## Your assignment
Write out exactly the lines below that run from the line containing "if ( ! search_item" through the last line of the records.

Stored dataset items
┏━━

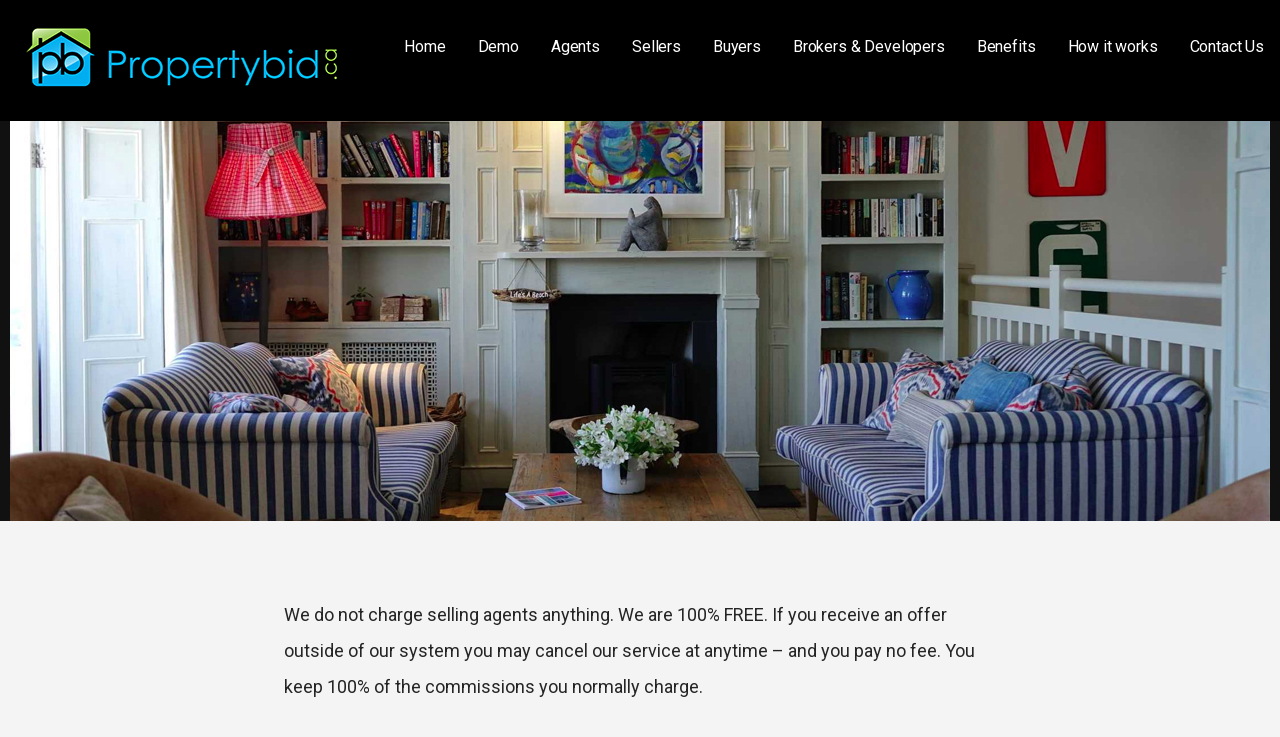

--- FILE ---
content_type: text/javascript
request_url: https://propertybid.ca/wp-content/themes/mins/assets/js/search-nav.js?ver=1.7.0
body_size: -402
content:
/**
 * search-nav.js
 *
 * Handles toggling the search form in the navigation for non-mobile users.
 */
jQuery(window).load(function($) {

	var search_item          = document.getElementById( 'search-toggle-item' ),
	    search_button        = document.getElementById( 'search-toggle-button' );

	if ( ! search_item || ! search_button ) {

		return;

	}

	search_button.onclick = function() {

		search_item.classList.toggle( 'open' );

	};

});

┗━━

## Task result
	if ( ! search_item || ! search_button ) {

		return;

	}

	search_button.onclick = function() {

		search_item.classList.toggle( 'open' );

	};

});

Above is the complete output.